Linux Scheduler
The PCB on linus is combined with the kernel stack, into a contiguous
block of 8K (two 4K pages), with the kernel stack from top growing
downwards, and the PCB a fixed structed aligned along the low memory
boundary.
The Linux schedulers recognizes three scheduling classes: real-time
round-robin and fifo classes, and a time-share other class.
The policy field of the the task_struct contains the integer
defined in include/linux/sched.h line 108 (linux 2.4.22).
Real-time run first based on the rt_priority value in the
PCB. Else the algorithm for selection is based on the result of the goodness
function in sys/kernel/sched.c (line 144).
the task_struct.counter is added to the nice value, with bonus points
for CPU and memory affinity. The counter is the number of ticks left
in the qunatum. Once everyone has eaten their quantum, an epoch completes
and new quantum are distributed.
The scheduler was major overhauled from 2.4 to 2.5. The file to see
is kernel/sched.c. At first glance, the changes seem larger than
they were.
It seems to me now that just some fairly standard data structure
techniques were used, and in hindsight it is odd that the original
scheduler didn't use these techniques.
But there are some other changes whose impact might be more subtle.
Google O(1) Scheduler Linux for more information.
Exhibits, from linux 2.4.22
The loop on line 606 of schedule is the heart of scheduling the
SCHED_OTHER task. On line 578 is the scheduling of SCHED_RR tasks.
Note position at end of run queue and the reloading of the count.
On line 622 wis the end of epoch calculation. Note that nice is
added twice. It makes the quota longer (count) and count is a
part of goodness, but also goodness adds the nice value again.
Is that odd?
Goals of Scheduling
Scheduling can be seen as either:
- The OS objective of efficient use of resource. In particular, the
CPU Burst/IO Burst model of process execution means that a process will
be waiting much of the time. Interleaving several processes will keep
the CPU busy. This is a gain in efficiency for free.
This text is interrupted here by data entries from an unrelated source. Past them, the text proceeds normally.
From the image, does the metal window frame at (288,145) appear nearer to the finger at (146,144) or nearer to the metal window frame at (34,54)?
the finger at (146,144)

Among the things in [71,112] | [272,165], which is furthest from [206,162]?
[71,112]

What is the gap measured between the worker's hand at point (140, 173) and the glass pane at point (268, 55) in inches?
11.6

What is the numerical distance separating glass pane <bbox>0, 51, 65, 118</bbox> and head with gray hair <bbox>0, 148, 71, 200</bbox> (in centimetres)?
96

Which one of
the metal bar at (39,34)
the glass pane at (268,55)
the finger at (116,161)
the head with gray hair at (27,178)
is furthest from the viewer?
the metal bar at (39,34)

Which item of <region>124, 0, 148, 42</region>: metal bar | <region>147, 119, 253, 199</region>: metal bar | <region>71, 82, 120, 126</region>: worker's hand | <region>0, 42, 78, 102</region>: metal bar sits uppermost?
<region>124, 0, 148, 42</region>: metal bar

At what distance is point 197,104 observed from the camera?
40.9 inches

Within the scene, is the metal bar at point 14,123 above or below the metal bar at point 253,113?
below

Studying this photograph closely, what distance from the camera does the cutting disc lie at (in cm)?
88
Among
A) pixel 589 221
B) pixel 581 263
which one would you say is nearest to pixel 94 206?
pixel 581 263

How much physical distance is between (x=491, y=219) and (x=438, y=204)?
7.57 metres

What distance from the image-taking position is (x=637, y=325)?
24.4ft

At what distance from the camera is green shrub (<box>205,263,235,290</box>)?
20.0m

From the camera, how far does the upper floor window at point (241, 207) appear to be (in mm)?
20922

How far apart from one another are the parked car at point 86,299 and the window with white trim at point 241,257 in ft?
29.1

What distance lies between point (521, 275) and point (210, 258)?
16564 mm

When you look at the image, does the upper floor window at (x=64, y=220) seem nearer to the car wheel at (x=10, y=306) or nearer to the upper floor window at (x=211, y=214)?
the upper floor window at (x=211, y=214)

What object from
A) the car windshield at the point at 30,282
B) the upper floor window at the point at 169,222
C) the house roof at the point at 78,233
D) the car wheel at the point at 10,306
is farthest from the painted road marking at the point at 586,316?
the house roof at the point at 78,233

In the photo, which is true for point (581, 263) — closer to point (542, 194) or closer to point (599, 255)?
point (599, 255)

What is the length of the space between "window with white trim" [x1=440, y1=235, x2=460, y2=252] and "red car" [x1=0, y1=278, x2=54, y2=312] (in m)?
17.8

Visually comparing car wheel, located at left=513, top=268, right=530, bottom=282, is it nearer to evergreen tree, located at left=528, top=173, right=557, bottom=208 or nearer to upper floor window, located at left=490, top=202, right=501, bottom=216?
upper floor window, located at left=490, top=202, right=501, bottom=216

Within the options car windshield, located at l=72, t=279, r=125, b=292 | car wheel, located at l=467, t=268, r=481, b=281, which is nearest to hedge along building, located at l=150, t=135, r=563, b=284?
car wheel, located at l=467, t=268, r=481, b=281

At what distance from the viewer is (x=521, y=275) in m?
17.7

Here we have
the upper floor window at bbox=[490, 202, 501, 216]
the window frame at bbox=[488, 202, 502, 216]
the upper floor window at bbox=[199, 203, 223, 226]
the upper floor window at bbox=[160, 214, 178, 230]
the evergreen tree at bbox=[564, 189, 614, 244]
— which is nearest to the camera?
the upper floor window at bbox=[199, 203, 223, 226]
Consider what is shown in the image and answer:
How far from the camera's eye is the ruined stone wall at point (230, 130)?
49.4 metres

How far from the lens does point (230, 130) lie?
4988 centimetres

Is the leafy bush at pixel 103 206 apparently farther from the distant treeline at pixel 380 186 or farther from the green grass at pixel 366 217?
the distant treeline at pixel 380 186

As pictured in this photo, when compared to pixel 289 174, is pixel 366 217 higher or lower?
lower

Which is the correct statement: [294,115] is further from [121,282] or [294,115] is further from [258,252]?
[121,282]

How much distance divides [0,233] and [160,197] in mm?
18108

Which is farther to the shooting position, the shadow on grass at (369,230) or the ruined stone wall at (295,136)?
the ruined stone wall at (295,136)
- The OS objective of support process abstractions. First, the process
abstraction hides the CPU resource allocation. If a process expects to
execute, it is the scheduler that must provide CPU cycles to fulfill this
expectation.
- Second, the process abstraction might include a seemingly simultaneous
advancement of processes. This is the essence of time-sharing, or of
interactive processes, depending on how things are defined. The scheduler
must allocate CPU is such a way the the interleaving of cycle allocations
among processes is transparent to the user.
- Or the OS objective of isolation and protection. A process should
not be able to hog the CPU.
Preemption
Preemption is the removal of the CPU resource from a process
except at certain natural pauses in the process' progress.
In order to provide transparent support for the simultaneous progression
model of processes, preemption is necessary. Let's say that the
natural pauses of a process is an I/O wait, or a deliberate wait
of some sort (death of child, wait for a signal), or process exit.
The the additional preemption points used by most kernels are:
-
Return from a system call.
-
Return from a hardware interrupt (unrelated to the process).
-
A dedicated preemption interrupt.
The dedicated preemption interrupt is a clock which forces a preemption
decision on a regular basis regardless of the process' behavior.
From another viewpoint, this third case can be merged with the
second, since the preemption interrupt will be a hardware interrupt
driven by a clock device, but we have kept it separate because it
seems to represent the Big Step in the decision to implement a fully
robust preemption.
Preemption can further be considered as to whether it can occur in
when the process is in kernel mode, or only in user mode. Traditional
Unix kernels did not preempt the process when running un kernel mode.
The kernel shared data structures across processes, hence kernel
preemption would introduce issues of data structure consistency and
synchronization.
Instead, in Unix, the preemption event occuring in kernel mode
was handled on return from the system call which placed to
process in kernel mode.
Scheduling Qualities
I am going to go out on a limb and say some original things.
There are there big aspects to scheduling:
- CPU Utilization. Scheduling should keep the CPU busy.
- Overall utilization. CPU Utilization is trivial, but the
propoer overlap so that jobs are not kept waiting is important.
In the boot they categorize this as total wait time.
- Latency. Scheduling might want to shorten the time between
an event and the time the process handling the event runs.
- Progress. Scheduling might want to make sure that every
process makes some amount of progress.
There are some other measures that can be employed. For Batch
processes, one can measure the number of jobs finished over
a time period (through-put); or he time from start to finish of
a job (turn-around). These have real-life analogs. The express
lane in a supermarket has higher through-put. Why is that good?
It should also have better turn-around. The first class line
for airplanes does not have utilization but it has the best
turn-around. Why is that good?
Processes have various needs and the scheduler should match those needs.
Interactive processes need low latency. Hopefully they are easily
satisfied in terms of progress (quick but small repsonses to events).
Finally, satisfaction of those needs can be measured either by
average, best or worst case results, or by a consistency value.